Sunday November 19 2023
thala

An Israeli soldier patrols in the Palestinian Bedouin village of Tala (Thala), in the occupied West Bank on October 26, 2023. PHOTO | AFP

By JENERALI ULIMWENGU

Every now and then, when passions flare up as groups lay claim to a land, they believe is theirs, very little reasoning is employed, and a lot of subterfuge is allowed into the non-conversation. That is because, you see, the intention is not to shed light on the issues at hand but to win debating points and maybe advance some agenda.

Every time the Middle East erupts this is evident, basically because the issues attached to that area have a lot to do with identity, historicity and entrenched rights.

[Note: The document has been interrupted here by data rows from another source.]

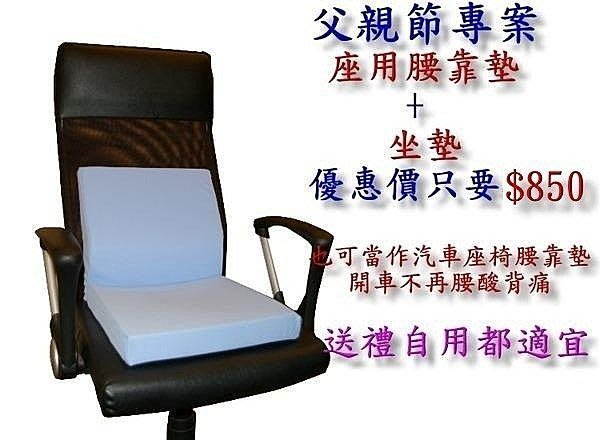 健康生活館《節慶活動尾牙父親節送禮》備長炭太空矽膠材質/座椅腰靠墊+坐墊/開車辦公不疲累/MIT台灣生產製作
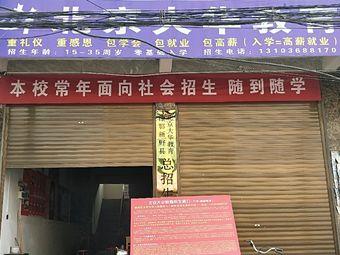北京大华教育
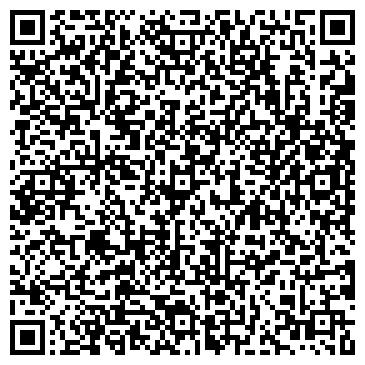 """QR-код с контактной информацией организации Общество с ограниченной ответственностью ТОО """"ТехноНИКОЛЬ-КАЗАХСТАН"""""""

They are also deeply religious, which tells you they tend to be unthinking.

When, many years ago, I got the chance to affect a study tour in Israel, Gaza and the West Bank for a month, I first thought it was an occasion to clarify a number of issues that seemed cloudy for me at that time, but after a month I came back even more befuddled than I had been before landing at Tel Aviv. Subsequent developments around that same place have not managed to enlighten me, and the feeling of helplessness seems to grow darker with every new development.

Read: EYAKUZE: We’re shepherded to choose war, disaster of biblical proportions

Matters would have been complicated enough if they remained at the level of a fight among cousins who have failed to live together in the land, they both claim was given to them by God. But they have also been subsumed by entangled global geopolitical interests and machinations whose high-stakes calculations leave very little room for cool heads to work out solutions. Unfortunately, past mistakes push those who committed them to seek so-called solutions, whose only outcome is the creation of other problems, sometimes more daunting that the earlier problems.

In recent weeks, there has been a lot of talk about the historicity of the conflict that we are witnessing since the October 7 Hamas attack on Israel, a ferocious reminder, if we needed one, that nothing in that old feud has been solved in any sensible way and that all the past attempts to fix the problem have all been band-aid attempts that have little staying power.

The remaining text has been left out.